Михаил Илларионович, став генерал-поручиком и кавалером Георгия, благодарил лично Потемкина, хорошо зная, что, если бы не светлейший, его бы так и мурыжили в генерал-майорах. Платон Зубов пока что выражал Потемкину нижайшее почтение, даже ручку ему целовал, подхалимствуя, но в его красивых глазах, суженных при ярком свете дня, как у змеи на солнцепеке, светилась тайная злоба. В один из мартовских деньков при дворе был обед. Екатерина вдруг оставила свою телятину с картошкой и, обойдя стол по кругу, остановилась за спиною Потемкина:
– Светлейший, продай-ка мне Васильково свое.
Потемкин сразу понял, для кого она покупает.

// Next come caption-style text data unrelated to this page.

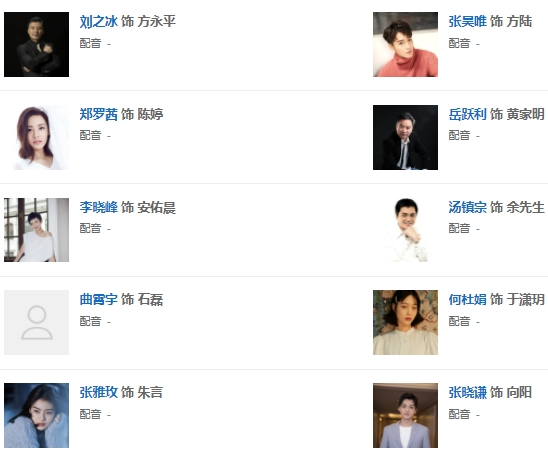 特工任務(wù)演員表全部介紹大全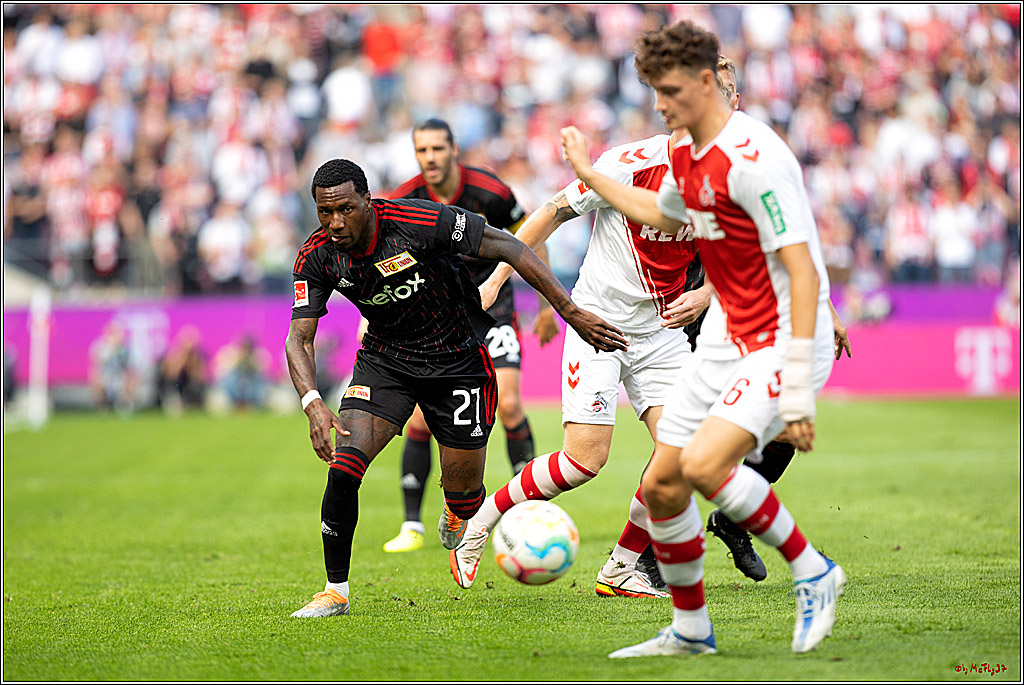 1. Fußball Bundesliga, 1.FC Köln - 1. FC Union Berlin, 11.09.2022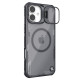 Apple iPhone 16 Plus Iceblade Prop магнитен прозрачен твърд гръб черен Apple iPhone 16 Plus Iceblade Prop магнитен прозрачен твърд гръб черен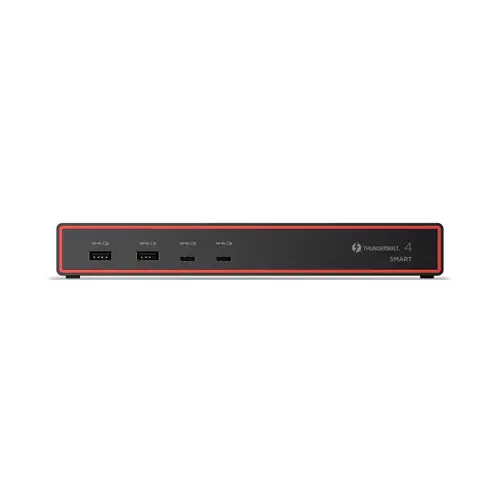ThinkPad Thunderbolt 4 Smart Dock Gen2 7500 Alámbrico Negro - Imagen 13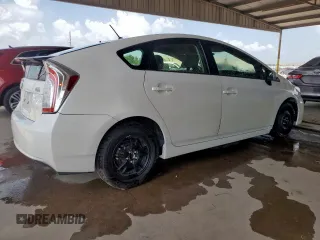 2015 Toyota Prius Four с VIN JTDKN3DU9F0473123, выставлен на аукционе Copart как лот 60203855 с пробегом 151 071 миль миль и Чистый • Clean title. История ставок и продаж доступна на DreamBid. Изображение 3.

– Какое еще Васильково, матушка?
– Да могилевское. Что на Днепре… с мужиками!
Потемкин (если верить Платону Зубову, который здесь же и присутствовал) покраснел так, что мочки ушей сделались яркими, как рубины. Он ответил, что Васильково им уже продано.
– Кому же?! – удивилась Екатерина.
Потемкин единым оком оглядел сидящих за столом и выбрал самого завалящего камер-юнкера Голынского, которого видел сегодня чуть ли не первый раз в жизни:
– Вот он и купил у меня, матушка.
Екатерина с омерзением оглядела Голынского и спросила: с каких таких шишей он может позволить себе такую роскошь, если кафтан не знай на чем держится? Голынский, вконец растерянный, взирал на Потемкина, но тот выразительным миганием дал понять, что делать: Голынский, привстав, нижайшим поклоном как бы утвердил вранье светлейшего.